Cryptomatte was already available in Cycles this patch adds it to the EEVEE
render engine. Original specification can be found at
https://raw.githubusercontent.com/Psyop/Cryptomatte/master/specification/IDmattes_poster.pdf
**Accurate mode**
Following Cycles, there are two accuracy modes. The difference between the two
modes is the number of render samples they take into account to create the
render passes. When accurate mode is off the number of levels is used. When
accuracy mode is active, the number of render samples is used.
**Deviation from standard**
Cryptomatte specification is based on a path trace approach where samples and
coverage are calculated at the same time. In EEVEE a sample is an exact match on
top of a prepared depth buffer. Coverage is at that moment always 1. By sampling
multiple times the number of surface hits decides the actual surface coverage
for a matte per pixel.
**Implementation Overview**
When drawing to the cryptomatte GPU buffer the depth of the fragment is matched
to the active depth buffer. The hashes of each cryptomatte layer is written in
the GPU buffer. The exact layout depends on the active cryptomatte layers. The
GPU buffer is downloaded and integrated into an accumulation buffer (stored in
CPU RAM).
The accumulation buffer stores the hashes + weights for a number of levels,
layers per pixel. When a hash already exists the weight will be increased. When
the hash doesn't exists it will be added to the buffer.

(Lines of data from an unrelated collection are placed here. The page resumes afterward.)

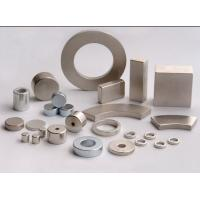 China 2013 hot sale Sintered Ndfeb Magnets price wholesale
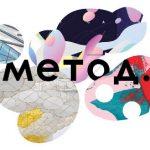 Проект Департамента культуры города Москвы МЕТОД. Приглашает на конференцию «Метакультура».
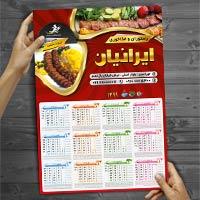 تقویم رستوران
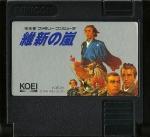Ishin no Arashi - Famicom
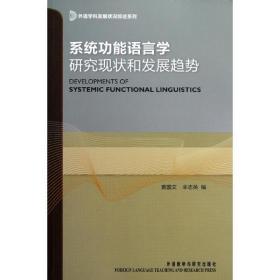 外语学科发展状况综述系列:系统功能语言学研究现状和发展趋势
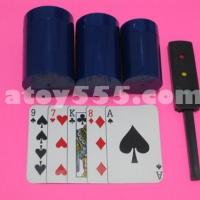 เกมมายากล ชุดที่ 6 (magic set 6)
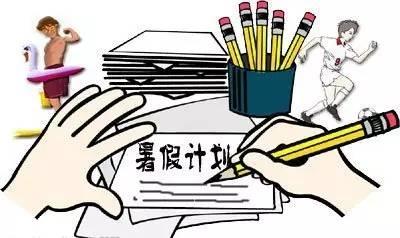 定西SEO_暑假中小學語文知識點歸納!請收藏!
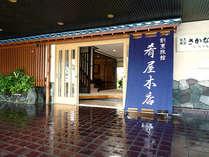 *当館にて、美味しい茨城の味覚をお楽しみ下さい!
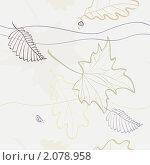 Осенний фон. Стоковая иллюстрация, иллюстратор Лидия Климова / Фотобанк Лори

After all the samples have been calculated the accumulation buffer is processed.
During this phase the total pixel weights of each layer is mapped to be in a
range between 0 and 1. The hashes are also sorted (highest weight first).
Blender Kernel now has a `BKE_cryptomatte` header that access to common
functions for cryptomatte. This will in the future be used by the API.
* Alpha blended materials aren't supported. Alpha blended materials support in
render passes needs research how to implement it in a maintainable way for any
render pass.
This is a list of tasks that needs to be done for the same release that this
patch lands on (Blender 2.92)
* T82571 Add render tests.
* T82572 Documentation.
* T82573 Store hashes + Object names in the render result header.
* T82574 Use threading to increase performance in accumulation and post
processing.
* T82575 Merge the cycles and EEVEE settings as they are identical.
* T82576 Add RNA to extract the cryptomatte hashes to use in python scripts.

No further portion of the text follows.